3. How do we then formulate responsive measures for the acquiring company?

Most often the acquiring company is larger and presumably more technically sophisticated than the organization being acquired. But that’s not always the case. A fundamental question to ask is, does the company being acquired actually have a better cyber security posture than the acquirer, and if so, what can the acquiring company learn or adopt? It’s really an opportunity to pull best practices from two organizations and merge them into a collectively better security operation.

Once the policy questions have been resolved, and you’ve completed the threat assessment of the acquired company’s network and devices, it’s time to start the integration of the networks. During this process, it’s essential to have visibility into the network and an understanding of the ground truth on areas like digital asset management and asset inventory. Then, of course, you need adequate security visibility of both networks while ongoing integration occurs, including potential threats attempting to enter the newly enlarged network and lateral movement within the network.

Formulate responsive measures for acquiring company.

Lastline Defender has numerous mechanisms for speeding response. Our integrations with leading firewall, end point protection, SIEM, SOAR, and other types of solutions enable us to immediately push out appropriate response measures. Adding to that, our APIs facilitate fast and easy integrations where needed, for example with custom in-house technologies. We can block malicious IPs, quarantine malicious emails, block access to compromised websites, as well as other automated responses.

When Lastline detects an intrusion, instead of delivering lots of isolated alerts that need to be manually investigated and connected, Lastline delivers a blueprint that visually shows all malicious activity and impacted hosts associated with the intrusion. This high-fidelity, contextual visibility facilitates fast and complete remediation with minimal false positives, focusing security teams’ efforts on the highest risk activity.

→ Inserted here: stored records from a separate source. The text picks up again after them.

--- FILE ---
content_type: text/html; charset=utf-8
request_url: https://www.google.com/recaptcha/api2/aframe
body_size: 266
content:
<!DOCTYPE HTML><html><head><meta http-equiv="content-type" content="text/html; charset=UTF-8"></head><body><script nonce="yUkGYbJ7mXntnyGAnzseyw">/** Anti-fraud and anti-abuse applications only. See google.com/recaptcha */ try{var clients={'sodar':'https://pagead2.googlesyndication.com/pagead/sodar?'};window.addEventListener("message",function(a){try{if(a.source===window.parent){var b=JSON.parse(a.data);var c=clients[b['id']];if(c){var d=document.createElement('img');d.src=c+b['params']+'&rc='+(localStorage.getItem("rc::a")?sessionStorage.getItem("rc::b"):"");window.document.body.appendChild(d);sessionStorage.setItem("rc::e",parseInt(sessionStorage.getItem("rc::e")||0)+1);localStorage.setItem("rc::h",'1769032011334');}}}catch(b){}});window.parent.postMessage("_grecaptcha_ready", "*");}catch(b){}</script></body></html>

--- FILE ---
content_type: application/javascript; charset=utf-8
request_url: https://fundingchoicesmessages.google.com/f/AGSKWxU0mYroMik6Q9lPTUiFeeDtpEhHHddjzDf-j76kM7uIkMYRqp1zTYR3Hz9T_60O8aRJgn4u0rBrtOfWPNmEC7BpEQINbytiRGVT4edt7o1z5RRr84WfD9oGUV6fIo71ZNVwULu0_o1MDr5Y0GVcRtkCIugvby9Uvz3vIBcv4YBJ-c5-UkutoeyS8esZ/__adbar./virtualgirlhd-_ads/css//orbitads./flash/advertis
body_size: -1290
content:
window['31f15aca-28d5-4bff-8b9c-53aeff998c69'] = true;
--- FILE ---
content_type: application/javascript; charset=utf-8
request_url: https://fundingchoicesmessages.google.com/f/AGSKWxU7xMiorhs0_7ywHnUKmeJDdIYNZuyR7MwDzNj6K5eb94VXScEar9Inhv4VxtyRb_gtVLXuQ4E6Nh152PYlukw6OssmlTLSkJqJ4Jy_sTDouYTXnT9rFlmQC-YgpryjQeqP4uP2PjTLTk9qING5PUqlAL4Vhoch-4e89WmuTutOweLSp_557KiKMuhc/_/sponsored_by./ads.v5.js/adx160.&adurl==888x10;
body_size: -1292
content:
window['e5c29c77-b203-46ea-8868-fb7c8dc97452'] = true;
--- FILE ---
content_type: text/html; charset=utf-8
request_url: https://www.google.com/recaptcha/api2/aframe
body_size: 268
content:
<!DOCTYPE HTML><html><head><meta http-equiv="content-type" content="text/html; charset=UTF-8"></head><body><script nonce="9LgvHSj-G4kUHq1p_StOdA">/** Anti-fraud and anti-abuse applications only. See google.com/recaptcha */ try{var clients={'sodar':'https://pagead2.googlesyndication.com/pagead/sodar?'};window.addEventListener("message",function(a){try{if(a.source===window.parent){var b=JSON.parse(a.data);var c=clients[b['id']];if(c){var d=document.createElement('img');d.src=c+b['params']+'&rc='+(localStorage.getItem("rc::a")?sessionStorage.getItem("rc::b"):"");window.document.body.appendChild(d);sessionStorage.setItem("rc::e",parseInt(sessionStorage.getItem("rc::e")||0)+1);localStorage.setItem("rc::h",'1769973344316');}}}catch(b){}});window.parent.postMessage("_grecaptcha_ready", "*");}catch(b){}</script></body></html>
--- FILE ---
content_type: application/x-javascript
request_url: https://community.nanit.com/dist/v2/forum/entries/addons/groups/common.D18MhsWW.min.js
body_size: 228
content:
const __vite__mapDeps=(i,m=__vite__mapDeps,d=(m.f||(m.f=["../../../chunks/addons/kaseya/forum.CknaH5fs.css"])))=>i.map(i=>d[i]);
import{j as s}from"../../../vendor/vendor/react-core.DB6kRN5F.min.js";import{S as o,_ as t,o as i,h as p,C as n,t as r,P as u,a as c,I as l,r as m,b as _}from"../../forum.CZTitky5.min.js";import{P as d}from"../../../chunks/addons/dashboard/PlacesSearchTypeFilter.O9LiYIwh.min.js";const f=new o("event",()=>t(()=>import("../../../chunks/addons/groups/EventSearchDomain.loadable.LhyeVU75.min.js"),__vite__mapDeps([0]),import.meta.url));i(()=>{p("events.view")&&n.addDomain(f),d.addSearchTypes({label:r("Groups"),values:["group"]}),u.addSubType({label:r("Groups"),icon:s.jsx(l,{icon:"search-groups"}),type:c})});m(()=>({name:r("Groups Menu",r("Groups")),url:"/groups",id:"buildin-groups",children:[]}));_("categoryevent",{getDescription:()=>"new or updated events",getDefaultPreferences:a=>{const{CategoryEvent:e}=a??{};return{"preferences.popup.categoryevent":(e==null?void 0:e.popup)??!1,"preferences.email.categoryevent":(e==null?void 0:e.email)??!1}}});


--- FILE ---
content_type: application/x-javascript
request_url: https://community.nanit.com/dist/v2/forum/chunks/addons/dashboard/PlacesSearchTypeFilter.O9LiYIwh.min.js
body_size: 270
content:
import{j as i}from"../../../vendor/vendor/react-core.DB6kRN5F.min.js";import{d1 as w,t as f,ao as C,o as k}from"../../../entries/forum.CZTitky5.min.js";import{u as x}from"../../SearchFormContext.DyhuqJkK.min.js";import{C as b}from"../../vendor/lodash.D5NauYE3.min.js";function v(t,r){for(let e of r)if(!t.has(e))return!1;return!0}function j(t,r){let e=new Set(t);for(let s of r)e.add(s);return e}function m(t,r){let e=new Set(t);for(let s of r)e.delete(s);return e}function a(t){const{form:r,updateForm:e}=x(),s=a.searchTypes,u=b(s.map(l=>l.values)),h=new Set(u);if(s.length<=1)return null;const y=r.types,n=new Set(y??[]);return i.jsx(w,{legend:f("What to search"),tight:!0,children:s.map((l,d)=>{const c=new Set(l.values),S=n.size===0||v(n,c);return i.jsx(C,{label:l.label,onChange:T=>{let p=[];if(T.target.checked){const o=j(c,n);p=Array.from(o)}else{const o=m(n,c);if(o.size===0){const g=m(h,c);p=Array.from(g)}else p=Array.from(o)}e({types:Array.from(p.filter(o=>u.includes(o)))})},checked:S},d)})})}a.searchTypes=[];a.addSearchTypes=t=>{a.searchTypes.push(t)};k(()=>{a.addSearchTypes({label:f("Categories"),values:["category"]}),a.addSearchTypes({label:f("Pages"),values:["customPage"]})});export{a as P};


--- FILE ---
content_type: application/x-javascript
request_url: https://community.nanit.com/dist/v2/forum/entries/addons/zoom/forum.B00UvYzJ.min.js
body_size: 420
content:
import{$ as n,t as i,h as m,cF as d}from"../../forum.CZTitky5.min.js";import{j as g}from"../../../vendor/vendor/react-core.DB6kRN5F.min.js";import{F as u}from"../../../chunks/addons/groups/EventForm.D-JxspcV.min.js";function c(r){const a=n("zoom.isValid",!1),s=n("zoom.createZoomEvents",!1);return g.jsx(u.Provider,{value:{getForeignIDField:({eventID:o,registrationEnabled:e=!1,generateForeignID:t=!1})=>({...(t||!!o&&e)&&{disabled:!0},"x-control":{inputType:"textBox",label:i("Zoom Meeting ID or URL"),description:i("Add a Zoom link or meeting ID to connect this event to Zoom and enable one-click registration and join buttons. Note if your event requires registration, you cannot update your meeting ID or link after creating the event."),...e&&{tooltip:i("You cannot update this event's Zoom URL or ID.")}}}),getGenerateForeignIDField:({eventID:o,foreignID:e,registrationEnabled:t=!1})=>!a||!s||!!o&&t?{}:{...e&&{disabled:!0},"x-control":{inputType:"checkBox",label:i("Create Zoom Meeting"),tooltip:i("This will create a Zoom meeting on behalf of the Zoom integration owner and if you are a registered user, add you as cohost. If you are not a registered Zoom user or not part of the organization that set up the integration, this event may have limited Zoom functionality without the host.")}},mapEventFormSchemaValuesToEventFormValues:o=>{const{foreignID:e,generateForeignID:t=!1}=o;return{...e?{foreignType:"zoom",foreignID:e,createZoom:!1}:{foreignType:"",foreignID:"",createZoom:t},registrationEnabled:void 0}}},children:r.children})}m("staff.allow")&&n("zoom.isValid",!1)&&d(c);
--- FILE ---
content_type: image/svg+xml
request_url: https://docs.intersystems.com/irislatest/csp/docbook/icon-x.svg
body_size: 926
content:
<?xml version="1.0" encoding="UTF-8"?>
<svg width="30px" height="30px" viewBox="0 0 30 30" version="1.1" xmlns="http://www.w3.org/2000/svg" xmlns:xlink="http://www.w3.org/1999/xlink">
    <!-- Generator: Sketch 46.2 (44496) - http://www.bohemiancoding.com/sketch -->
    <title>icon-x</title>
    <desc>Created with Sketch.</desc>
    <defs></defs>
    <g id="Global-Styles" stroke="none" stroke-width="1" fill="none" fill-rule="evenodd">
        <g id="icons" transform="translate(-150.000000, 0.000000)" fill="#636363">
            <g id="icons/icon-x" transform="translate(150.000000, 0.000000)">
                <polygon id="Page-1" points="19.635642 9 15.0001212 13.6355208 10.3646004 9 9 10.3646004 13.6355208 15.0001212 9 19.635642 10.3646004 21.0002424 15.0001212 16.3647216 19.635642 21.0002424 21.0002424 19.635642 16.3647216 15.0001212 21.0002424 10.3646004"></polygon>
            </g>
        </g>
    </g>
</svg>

4. How do we merge or integrate the networks with confidence?

Lastline Defender delivers the network security visibility that cohesively analyzes network traffic for threats and that security teams need to merge or integrate the network of an acquired company.

Collaboration is instrumental in getting to the ground truth. This couldn’t be truer for network security. Lastline Defender is a Network Detection and Response platform that includes Network Traffic Analysis (NTA), an Intrusion Detection and Prevention System (IDPS), and file analysis software. Each play an important role in detecting and responding to network threats. To get a comprehensive picture of advanced threats, it makes sense to integrate a range of synergistic data across the merged networks to better enable the collaboration for threat detection and response.

Lastline Defender’s IDPS, file analysis, NTA, and threat intelligence capabilities create a synergy that’s more powerful and effective than these features would be by themselves or when provided by separate vendors. The sum is a solution that can detect threats attempting to enter a network, including zero-day attacks, as well as threats moving laterally inside a network. No single solution can do all of this. Only by combining the capabilities of the three core technologies and sharing data among them can Lastline Defender detect the widest array of attacks, across all types of networks, with minimal false positives.